甘い匂いが鼻を擽った。誘うような、酔いそうな、そんな匂い。空気が重いものに変わって、森の木がざわざわと揺れる。肩が下がった。心なしか体も重くなる。寒さだけじゃない嫌な感じにまた身を震わせて、おかしい、と鈍る頭が警笛を鳴らしたとき、





『…ウマソウ、ニオイ……』




いつのまにそこにいたのか。先の見えない道のど真ん中。私の数歩先のその場所に、大きな“それ”は佇んでいた。ひっ、と引き攣った声が上がる。目の前のそれは血走った目でぎょろりと私を見た。





『…喰イタイ……ウマソウ』
「…ぁ、…ぁっ」




助けて。怖い。もう何が何だか分からないほどパニックな頭は声を出すことも忘れてしまったらしい。逃げようと力を入れた足は、走りすぎたせいで軽い痙攣を起こしていた。手で全部の体重を支えながら後ずさる。大きな刀を持つそれは、ゆっくりとも言えないスピードで、次の瞬間には、





『………喰イタイ!』




目の前で、刀を手にした豪腕を振り下ろしていた。





「っ!」





死にたくないと思った。自分がどんな行動を起こしたか分からない。降りてくる刀。咄嗟に目を瞑ってから、手で地面を思いっきり押した気がする。
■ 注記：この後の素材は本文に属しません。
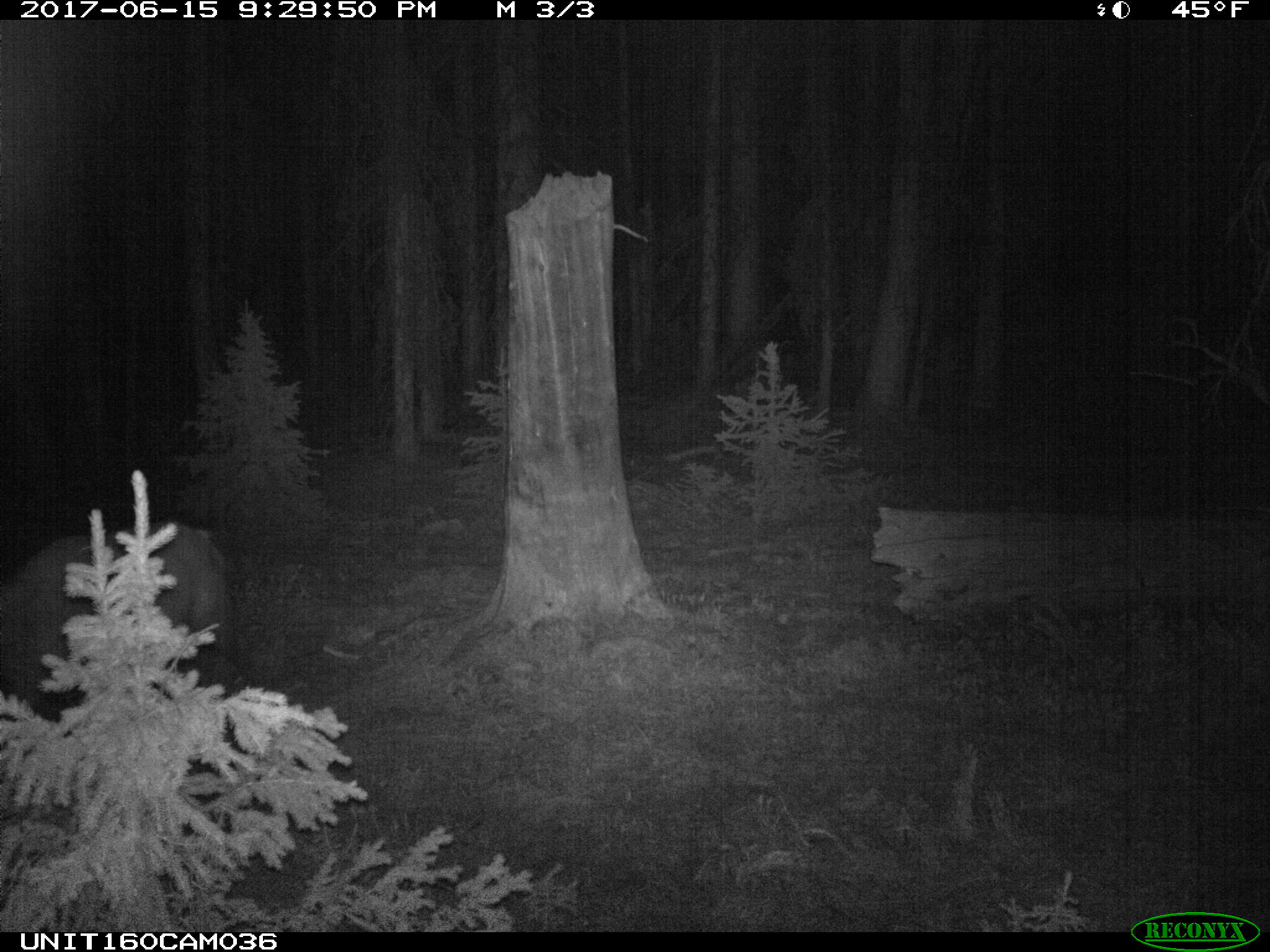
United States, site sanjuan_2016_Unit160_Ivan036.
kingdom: Animalia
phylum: Chordata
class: Mammalia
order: Artiodactyla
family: Cervidae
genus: Cervus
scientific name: Cervus elaphus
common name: red deer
Cervus elaphus (red deer).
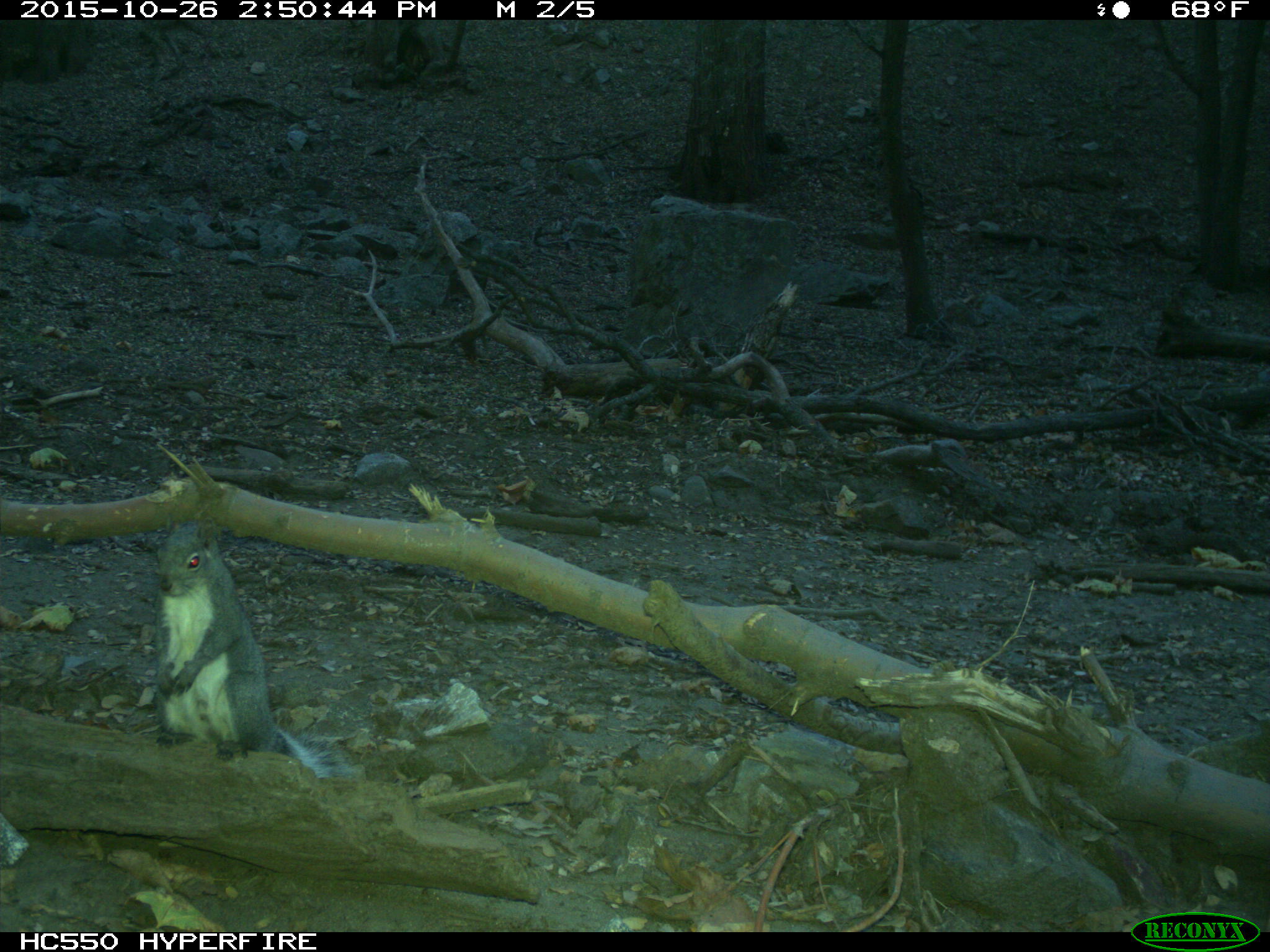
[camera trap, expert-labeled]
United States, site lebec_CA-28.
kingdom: Animalia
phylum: Chordata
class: Mammalia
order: Rodentia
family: Sciuridae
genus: Sciurus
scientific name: Sciurus carolinensis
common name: eastern gray squirrel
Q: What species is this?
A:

頭に走ると思っていた衝撃はこなくて、でも何かを斬ったような音が聞こえて。


ズキンッ!
理解した瞬間、地に置いた右腕が燃えるように熱くなった。





「い、たっ……ぁ、」




咄嗟に手を当てた。同時に目を開くと、ぬるりとした感触。触れるともっと熱くなって、熱は痛みに変わった。その場所に心臓ができたみたいに、ドクドクと止まらない振動。手には赤いものがべっとりと付いていた。斬られたのは、私の腕、?





『ウマソウ…ニオイ……喰イタイ』





私の体全体を包み込むように影が出来た。脳内に直接伝わるような響く声に顔が上げると、さっきまでと何ら変わりないそれが私を見下ろしている。充血するその目はどうしてか虚ろで、うわ言のように同じ言葉を繰り返していた。痛みと熱さと恐怖がどろどろに入り混じって、私はまた小さく悲鳴を上げた。





「ぁ…や、…っ、」





目の前の何かは血のついた刀を振り上げる。何で私がこんな目に、とか。痛み続ける腕をぎゅう、と握りながら思った。じわりと視界が涙に濡れる。死にたくない。痛いのは嫌。そう思うのに、体が動いてくれない。


ひゅんっ、と。
風を斬る音がした。





「力のない奴に手ぇ出してんじゃねぇ!」





それは私の後ろからだった。響いた声に振り向いて、直後辺りに轟いた音に前を向く。バリバリと木が折れていくのが見えて、目を見開いた。振り下ろされた筈の刀が、私のすぐ傍に落ちていた。血が付いたままのそれが怖くなって後ずさる。





『ウオォォオォオ!』




痛みと苦しみと怒りを全部込めたような声が、頭の中に木霊して弾けた。